Re: Digestive issues and Parasthesia

Posted: Sun Mar 11, 2018 10:03 am
by Helico_expert
you are right about the microbiome being disturbed by the antibiotics. For many, the microbiome will come back to normal within a week or two after stopping antibiotics. But for some unfortunate ones, the microbiome can become "unbalance" and develop IBS. And because IBS has no definite diagnosis. Therefore, there is usually no particular treatment. Some people went for fecal transplant. The outcome is 50:50. Some people became better and some has no change. For those that were better, because of their "unhealthy" diet, the good microbiome cannot be maintained, and went back to their "unbalanced" state.

Anyway, microbiome is one of the hottest topic at the moment. Lots of scientists are still trying to find out the best way to understand it, including us.

Other than the impact of antibiotics on microbiome, if the patient is not allergic to the antibiotics, I see little risk of long term harm from a short course of antibiotics in a single individual.

Re: Digestive issues and Parasthesia

Posted: Sun Mar 11, 2018 11:30 pm
by Mono-hpylori-tornado
Thanks for your responses, I appreciate your experience and expertise.

How do you feel about low dose antibiotic options?

Though the research was from the 90’s, this therapy seemed to be effective. Obviously the goal is eradication with minimal antibiotic dosage.
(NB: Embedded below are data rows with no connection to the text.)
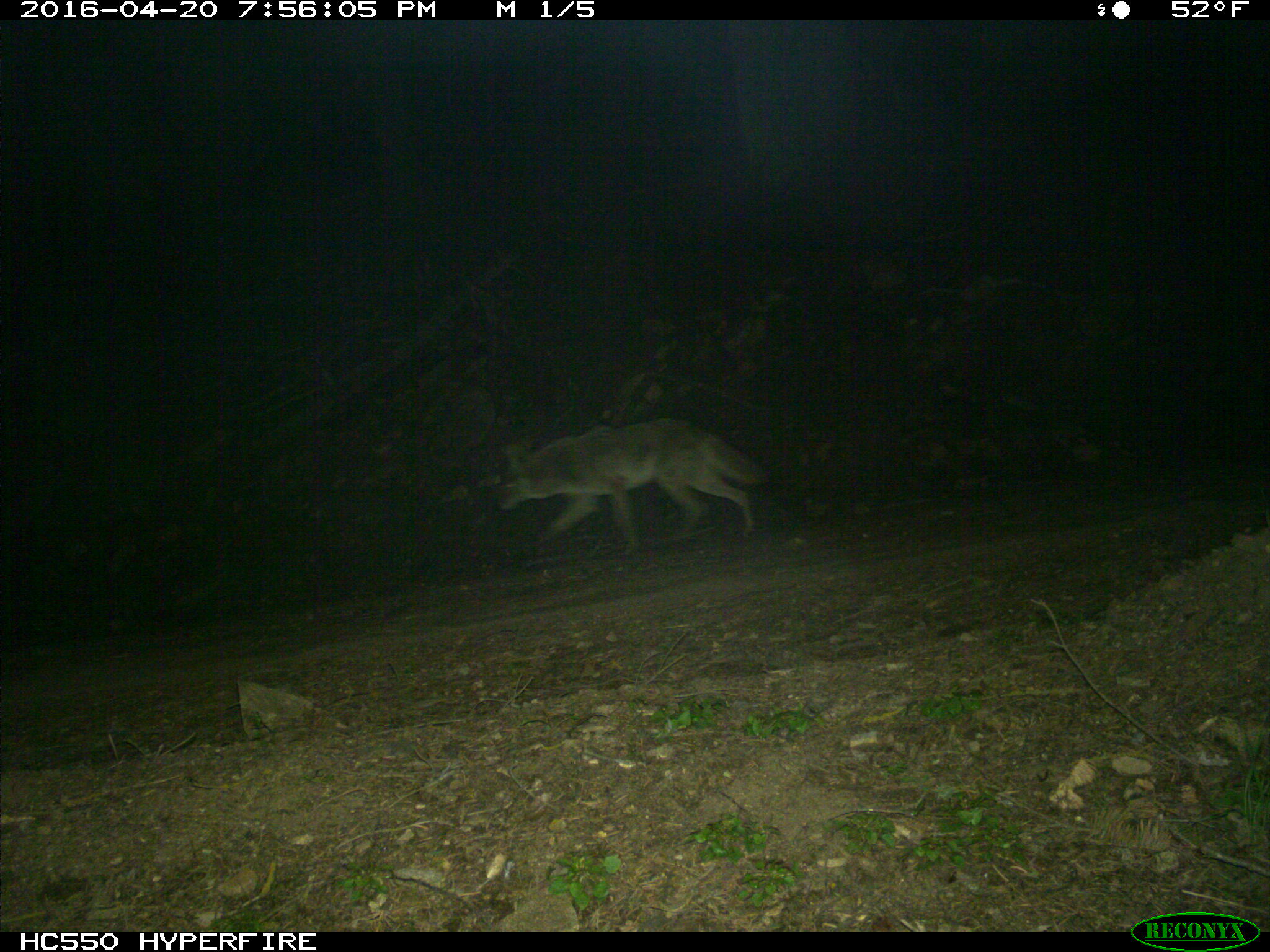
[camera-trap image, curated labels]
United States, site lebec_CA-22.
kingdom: Animalia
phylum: Chordata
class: Mammalia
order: Carnivora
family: Canidae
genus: Canis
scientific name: Canis latrans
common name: coyote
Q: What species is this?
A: Canis latrans (coyote).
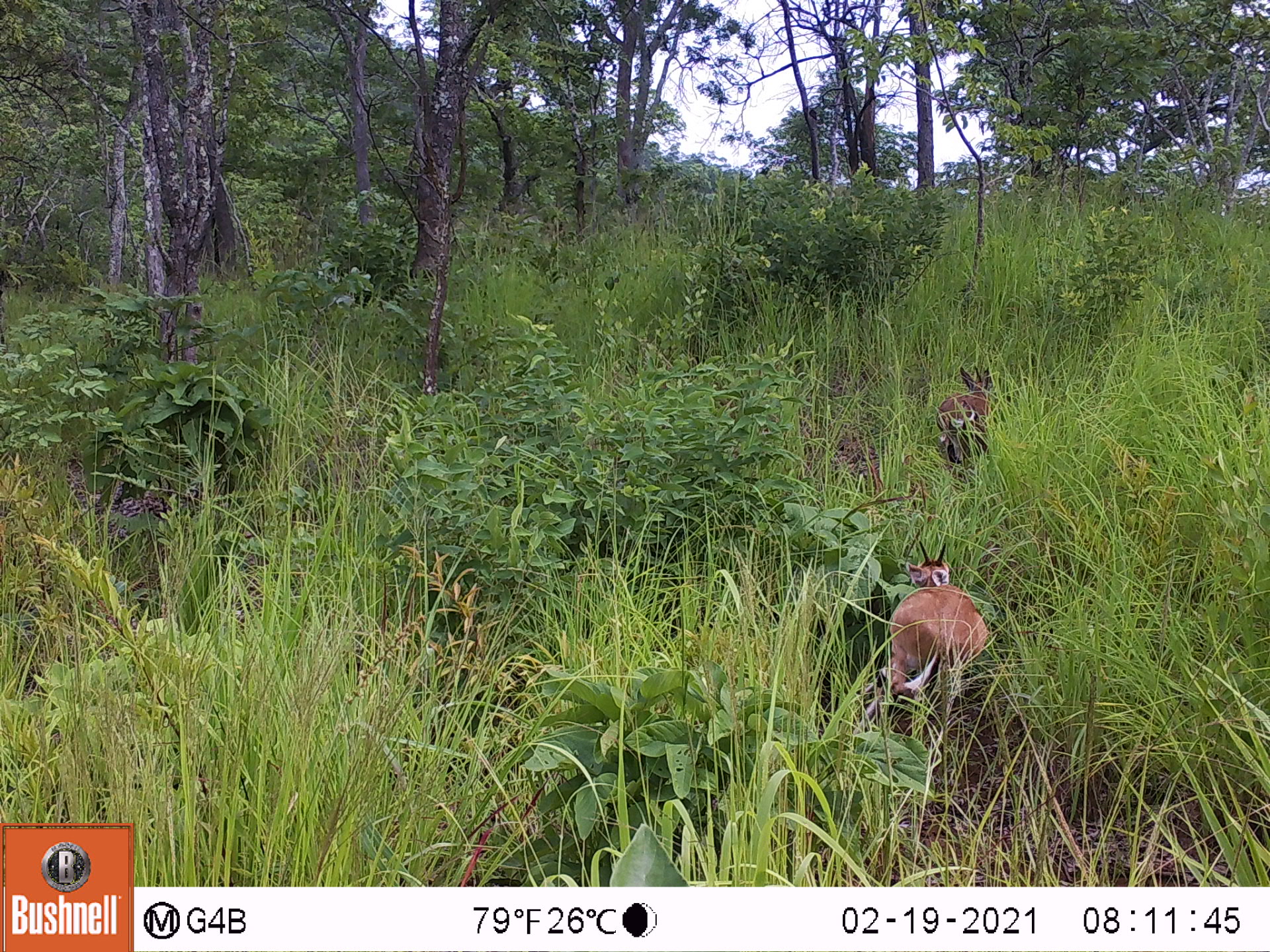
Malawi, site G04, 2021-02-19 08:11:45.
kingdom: Animalia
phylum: Chordata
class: Mammalia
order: Artiodactyla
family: Bovidae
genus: Sylvicapra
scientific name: Sylvicapra grimmia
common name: common duiker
Common duiker (Sylvicapra grimmia), count 2.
1 week with omeprazole 20 mg once in the morning and clarithromycin 250 mg and metronidazole 400 mg twice daily. 38/40 eradicated.

What is your current recommendation for first line treatment?

Re: Digestive issues and Parasthesia

Posted: Mon Mar 12, 2018 8:15 am
by Helico_expert
I must say I have no experience with low dose antibiotic treatment. However, from my understanding of H. pylori, lower the antibiotic dose can lead to antibiotic resistance.

also, this paper was published in 1995, perhaps the current resistance pattern is already different.

Based on our experience, we have noticed that the PPI dose must be high in order to maximise the antibiotic efficacy. Double the standard dose of PPI has always lead to better cure rate.